La Nuova Sardegna

Sport

Appello a Sardara: «Calma e freddezza»

di Roberto Sanna
Appello a Sardara: «Calma e freddezza»

I tifosi vip del PalaSerradimigni invitano il pubblico a non esagerare e il patron a riflettere: «E lasci perdere Facebook»

09 dicembre 2015
4 MINUTI DI LETTURA





SASSARI. Torniamo tutti coi piedi per terra. Anche i tifosi vip della Dinamo auspicano che le tensioni al Palaserradimigni si allentino e anche il presidente Stefano Sardara viva il momento difficile in maniera più serena.

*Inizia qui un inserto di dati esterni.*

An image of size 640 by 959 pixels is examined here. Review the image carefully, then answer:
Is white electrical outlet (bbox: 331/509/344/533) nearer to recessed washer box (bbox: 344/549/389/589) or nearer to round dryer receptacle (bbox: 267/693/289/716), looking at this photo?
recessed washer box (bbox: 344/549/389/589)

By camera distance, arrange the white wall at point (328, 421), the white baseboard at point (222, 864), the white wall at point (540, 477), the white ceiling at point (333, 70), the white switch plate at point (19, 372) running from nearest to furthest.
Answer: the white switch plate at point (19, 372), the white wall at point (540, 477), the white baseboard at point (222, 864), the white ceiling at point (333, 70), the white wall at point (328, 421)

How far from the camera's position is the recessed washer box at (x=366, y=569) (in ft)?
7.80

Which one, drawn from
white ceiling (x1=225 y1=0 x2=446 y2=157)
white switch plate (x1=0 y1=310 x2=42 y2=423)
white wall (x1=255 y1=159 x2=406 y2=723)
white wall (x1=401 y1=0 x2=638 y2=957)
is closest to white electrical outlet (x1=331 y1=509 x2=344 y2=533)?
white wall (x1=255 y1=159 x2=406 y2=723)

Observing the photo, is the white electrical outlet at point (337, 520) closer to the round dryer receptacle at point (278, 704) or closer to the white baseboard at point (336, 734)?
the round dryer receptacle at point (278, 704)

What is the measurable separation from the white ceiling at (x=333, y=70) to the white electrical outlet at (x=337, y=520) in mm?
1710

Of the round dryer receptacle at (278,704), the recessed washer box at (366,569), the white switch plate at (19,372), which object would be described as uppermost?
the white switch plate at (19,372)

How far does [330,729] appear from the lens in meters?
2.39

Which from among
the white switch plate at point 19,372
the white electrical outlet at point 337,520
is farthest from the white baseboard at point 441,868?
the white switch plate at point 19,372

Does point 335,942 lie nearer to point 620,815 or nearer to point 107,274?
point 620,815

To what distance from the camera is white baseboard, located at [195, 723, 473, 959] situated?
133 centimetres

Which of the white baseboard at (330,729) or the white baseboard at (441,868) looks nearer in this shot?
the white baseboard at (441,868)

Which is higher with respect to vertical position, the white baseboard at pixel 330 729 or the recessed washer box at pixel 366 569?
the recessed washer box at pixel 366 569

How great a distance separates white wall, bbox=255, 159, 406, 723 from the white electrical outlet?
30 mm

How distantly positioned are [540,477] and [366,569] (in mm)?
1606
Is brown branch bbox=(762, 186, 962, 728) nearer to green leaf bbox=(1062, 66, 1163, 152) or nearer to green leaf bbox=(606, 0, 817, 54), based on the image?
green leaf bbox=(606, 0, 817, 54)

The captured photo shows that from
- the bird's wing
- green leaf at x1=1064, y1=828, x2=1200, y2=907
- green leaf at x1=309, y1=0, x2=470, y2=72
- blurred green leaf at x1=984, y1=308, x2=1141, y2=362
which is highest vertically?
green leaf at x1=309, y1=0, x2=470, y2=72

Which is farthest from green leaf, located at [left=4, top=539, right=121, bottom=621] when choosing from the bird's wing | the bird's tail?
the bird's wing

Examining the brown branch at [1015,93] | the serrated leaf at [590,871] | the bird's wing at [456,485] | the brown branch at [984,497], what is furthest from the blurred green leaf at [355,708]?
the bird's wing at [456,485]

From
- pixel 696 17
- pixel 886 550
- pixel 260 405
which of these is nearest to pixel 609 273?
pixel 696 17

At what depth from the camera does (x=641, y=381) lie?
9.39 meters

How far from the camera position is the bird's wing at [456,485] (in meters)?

«Sicuramente già dall’inizio il pubblico ha avuto un atteggiamento un po’ snob – dice Sandro Sini, imprenditore e viceallenatore della Dinamo negli anni Novanta –. Tutti pretendevamo di più, ma la vera premessa è un’altra: per il nostro territorio, avere una squadra come la Dinamo che gioca in Eurolega e vince quello che ha vinto è qualcosa di pazzesco ed è assurdo non riconoscerlo. Fischiare non è mai carino ma ci può stare, anche se non durante la partita. Stefano Sardara è uno che ha fatto tanto, esonerando Sacchetti, che era molto benvoluto anche come persona, ha preso una decisione antipopolare ma nelle situazioni bisogna esserci in mezzo per capirle fino in fondo, al suo posto tirerei dritto. Alla fin fine mi sembra si sia esagerato da entrambe le parti, il mio auspicio è che questo momento segni più che una separazione un momento di svolta. Un passaggio forse doloroso che può servire a tutti per fare un altro salto di qualità. Non dimentichiamo che la Dinamo è in corsa per tutto».

«Non ho fischiato e sicuramente non fischierò mai la squadra – commenta Rosario Cecaro, giornalista, docente universitario e fondatore della Dinamo nel 1960 –, però la gente è libera di farlo e allora chi se ne frega. La cosa più importante resta sostenere la Dinamo, se poi Stefano Sardara vuole davvero andar via, spero sia per ragioni sue e non certe per queste piccole cose che poi passano». «Ho avuto la sensazione che il pubblico fischiasse la prestazione indecorosa della squadra – aggiunge Alberto Pinna, giornalista, editore e uno dei primi soci della Dinamo negli anni Sessanta –, forse il presidente avrebbe dovuto sentirsi amareggiato come ha fatto il coach Calvani a fine gara. Quello di Sardara mi è sembrato soprattutto uno sfogo da primo tifoso, per quanto riguarda la cessione della società, sono quelle cose che prima si fanno e poi si dicono».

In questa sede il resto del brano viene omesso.